** start of Data records **
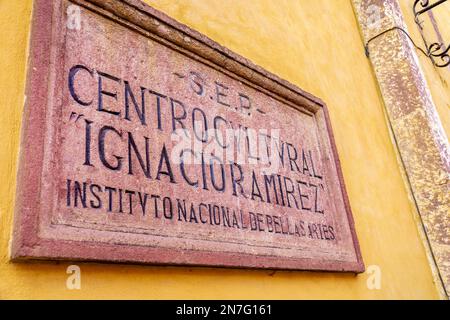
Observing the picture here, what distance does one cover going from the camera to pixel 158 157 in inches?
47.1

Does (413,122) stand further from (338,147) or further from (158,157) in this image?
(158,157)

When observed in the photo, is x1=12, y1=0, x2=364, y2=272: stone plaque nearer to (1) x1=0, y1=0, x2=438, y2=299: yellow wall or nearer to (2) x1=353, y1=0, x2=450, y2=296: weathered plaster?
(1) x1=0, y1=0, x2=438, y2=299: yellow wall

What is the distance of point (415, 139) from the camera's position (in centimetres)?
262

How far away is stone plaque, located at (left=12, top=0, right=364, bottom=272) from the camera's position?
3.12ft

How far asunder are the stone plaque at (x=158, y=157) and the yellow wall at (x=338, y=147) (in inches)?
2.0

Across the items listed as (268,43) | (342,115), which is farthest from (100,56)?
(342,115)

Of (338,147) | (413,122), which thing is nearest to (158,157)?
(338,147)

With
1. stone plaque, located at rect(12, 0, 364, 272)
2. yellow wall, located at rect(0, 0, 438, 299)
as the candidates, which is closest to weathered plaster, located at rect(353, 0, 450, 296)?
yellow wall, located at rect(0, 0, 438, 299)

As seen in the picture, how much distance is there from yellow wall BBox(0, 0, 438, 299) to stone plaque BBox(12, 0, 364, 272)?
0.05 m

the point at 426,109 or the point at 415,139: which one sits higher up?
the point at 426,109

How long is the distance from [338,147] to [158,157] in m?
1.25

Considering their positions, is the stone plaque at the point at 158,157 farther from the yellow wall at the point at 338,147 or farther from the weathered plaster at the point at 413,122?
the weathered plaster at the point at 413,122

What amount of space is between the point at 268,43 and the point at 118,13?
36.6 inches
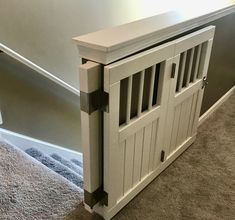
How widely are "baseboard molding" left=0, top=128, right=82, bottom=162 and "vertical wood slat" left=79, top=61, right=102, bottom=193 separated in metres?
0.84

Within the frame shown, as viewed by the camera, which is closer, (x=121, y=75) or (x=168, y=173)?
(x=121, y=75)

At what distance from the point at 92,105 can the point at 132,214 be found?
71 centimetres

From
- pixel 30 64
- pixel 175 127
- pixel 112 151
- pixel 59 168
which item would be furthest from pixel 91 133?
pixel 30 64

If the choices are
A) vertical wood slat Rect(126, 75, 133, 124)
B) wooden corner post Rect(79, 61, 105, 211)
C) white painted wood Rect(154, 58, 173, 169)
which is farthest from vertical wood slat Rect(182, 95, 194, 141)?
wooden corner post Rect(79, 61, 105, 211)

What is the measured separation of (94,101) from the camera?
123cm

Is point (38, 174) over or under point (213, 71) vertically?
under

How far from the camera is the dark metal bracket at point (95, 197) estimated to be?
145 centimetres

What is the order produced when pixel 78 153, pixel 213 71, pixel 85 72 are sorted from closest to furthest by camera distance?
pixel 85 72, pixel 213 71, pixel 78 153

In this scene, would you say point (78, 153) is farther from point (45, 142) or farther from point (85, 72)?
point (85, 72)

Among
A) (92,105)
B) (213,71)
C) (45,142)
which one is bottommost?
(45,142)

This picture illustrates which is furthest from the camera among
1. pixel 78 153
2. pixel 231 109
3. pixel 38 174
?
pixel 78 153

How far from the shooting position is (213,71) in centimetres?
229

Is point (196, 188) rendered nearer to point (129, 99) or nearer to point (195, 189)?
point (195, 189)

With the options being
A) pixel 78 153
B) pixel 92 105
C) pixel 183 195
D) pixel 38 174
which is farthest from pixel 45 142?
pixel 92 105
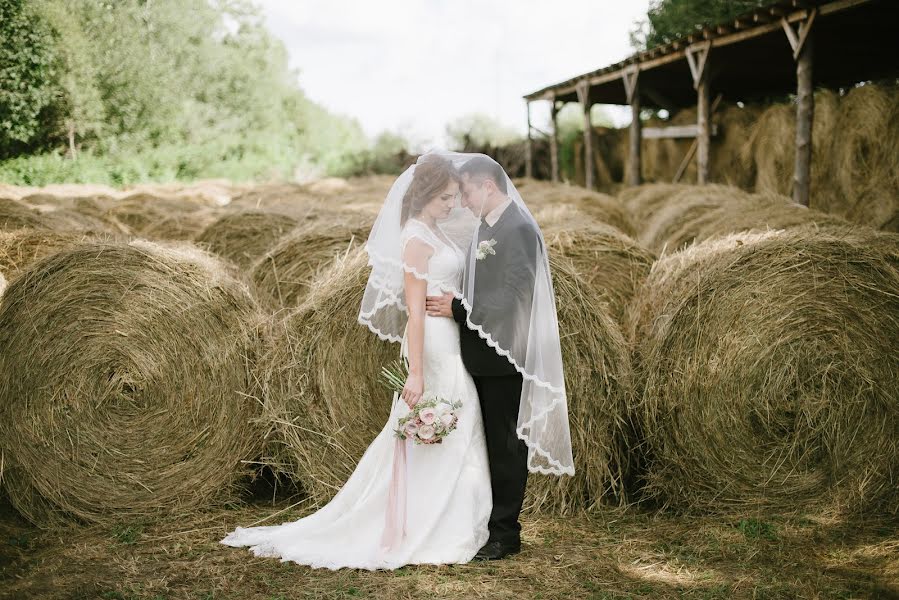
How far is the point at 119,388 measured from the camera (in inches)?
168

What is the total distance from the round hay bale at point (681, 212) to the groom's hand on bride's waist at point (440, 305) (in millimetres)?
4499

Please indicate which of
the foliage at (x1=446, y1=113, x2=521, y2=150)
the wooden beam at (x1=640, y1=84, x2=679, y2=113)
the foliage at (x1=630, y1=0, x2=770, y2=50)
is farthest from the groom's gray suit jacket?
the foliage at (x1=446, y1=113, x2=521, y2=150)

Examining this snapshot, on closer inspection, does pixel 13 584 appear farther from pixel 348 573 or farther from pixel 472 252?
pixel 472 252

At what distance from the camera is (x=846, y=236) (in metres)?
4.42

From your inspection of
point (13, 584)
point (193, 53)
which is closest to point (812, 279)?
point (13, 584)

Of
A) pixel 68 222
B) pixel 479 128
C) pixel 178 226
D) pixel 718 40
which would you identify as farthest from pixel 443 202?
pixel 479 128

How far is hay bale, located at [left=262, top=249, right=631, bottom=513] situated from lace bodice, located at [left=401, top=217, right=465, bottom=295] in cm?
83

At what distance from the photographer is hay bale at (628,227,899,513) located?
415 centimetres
** end of Data records **
** start of Data records **
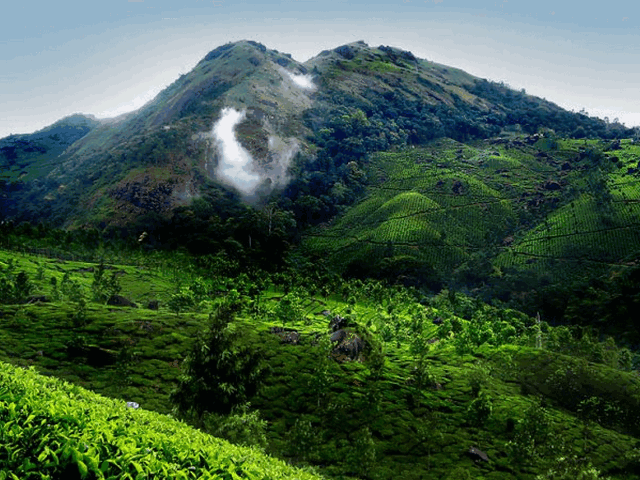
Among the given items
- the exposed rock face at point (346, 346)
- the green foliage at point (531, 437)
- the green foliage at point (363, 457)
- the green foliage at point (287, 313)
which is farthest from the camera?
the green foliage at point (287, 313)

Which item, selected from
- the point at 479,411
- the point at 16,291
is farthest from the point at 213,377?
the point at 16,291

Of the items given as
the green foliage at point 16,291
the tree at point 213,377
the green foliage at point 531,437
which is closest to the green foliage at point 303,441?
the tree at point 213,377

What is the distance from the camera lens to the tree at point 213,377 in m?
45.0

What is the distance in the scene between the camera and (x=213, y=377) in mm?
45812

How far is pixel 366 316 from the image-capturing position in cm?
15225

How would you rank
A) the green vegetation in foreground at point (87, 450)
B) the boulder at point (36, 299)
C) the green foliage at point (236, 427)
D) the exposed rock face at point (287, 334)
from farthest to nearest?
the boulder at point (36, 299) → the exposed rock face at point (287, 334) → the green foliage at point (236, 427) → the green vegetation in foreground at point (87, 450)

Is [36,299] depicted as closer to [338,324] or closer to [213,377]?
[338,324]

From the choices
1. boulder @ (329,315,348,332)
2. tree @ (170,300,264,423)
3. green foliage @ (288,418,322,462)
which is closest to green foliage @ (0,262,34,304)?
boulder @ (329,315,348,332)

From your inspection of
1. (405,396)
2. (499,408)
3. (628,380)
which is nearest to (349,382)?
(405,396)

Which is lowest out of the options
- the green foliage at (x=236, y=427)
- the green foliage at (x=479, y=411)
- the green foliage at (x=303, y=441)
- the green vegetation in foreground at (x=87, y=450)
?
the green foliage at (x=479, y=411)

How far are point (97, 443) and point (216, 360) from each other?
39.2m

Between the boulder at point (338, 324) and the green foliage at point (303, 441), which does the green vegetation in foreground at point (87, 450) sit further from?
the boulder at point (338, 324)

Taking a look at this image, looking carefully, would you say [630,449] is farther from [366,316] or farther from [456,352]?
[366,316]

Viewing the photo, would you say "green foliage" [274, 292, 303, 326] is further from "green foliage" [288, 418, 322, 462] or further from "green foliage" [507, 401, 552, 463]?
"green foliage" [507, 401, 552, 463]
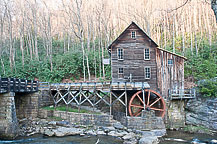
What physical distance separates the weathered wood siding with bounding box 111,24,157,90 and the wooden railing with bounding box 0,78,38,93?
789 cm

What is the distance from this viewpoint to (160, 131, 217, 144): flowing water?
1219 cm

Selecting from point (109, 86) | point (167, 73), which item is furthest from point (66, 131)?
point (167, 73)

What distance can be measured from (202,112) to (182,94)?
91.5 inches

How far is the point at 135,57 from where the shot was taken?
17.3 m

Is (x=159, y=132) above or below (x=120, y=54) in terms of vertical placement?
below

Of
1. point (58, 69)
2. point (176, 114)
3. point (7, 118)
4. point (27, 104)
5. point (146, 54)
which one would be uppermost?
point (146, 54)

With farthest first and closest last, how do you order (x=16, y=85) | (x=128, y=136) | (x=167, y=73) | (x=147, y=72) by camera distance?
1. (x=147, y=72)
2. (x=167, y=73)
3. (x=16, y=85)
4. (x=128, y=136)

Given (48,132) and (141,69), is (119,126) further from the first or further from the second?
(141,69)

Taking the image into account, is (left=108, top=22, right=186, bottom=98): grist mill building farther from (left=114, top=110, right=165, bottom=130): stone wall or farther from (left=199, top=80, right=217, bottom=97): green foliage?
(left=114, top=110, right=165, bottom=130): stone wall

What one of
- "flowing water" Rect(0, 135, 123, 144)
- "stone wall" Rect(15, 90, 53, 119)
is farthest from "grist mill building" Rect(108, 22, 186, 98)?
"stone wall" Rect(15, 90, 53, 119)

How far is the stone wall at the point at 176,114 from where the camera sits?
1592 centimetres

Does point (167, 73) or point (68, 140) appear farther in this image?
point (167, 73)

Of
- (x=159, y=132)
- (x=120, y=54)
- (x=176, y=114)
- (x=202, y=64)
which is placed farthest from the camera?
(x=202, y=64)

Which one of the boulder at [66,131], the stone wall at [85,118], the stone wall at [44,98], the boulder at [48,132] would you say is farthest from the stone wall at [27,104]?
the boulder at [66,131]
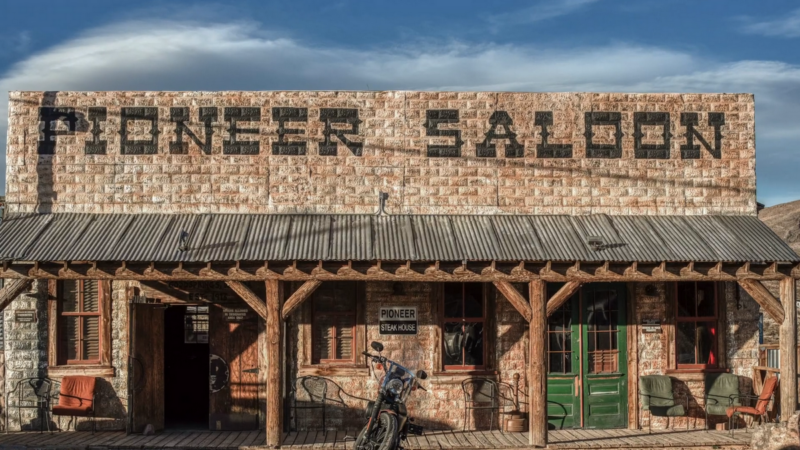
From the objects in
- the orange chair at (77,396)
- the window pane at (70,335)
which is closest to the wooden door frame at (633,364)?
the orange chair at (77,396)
** end of Data records **
What the task asks: Please count the lines in the items above that contain the string "post", and reply with that number alone.

Final answer: 2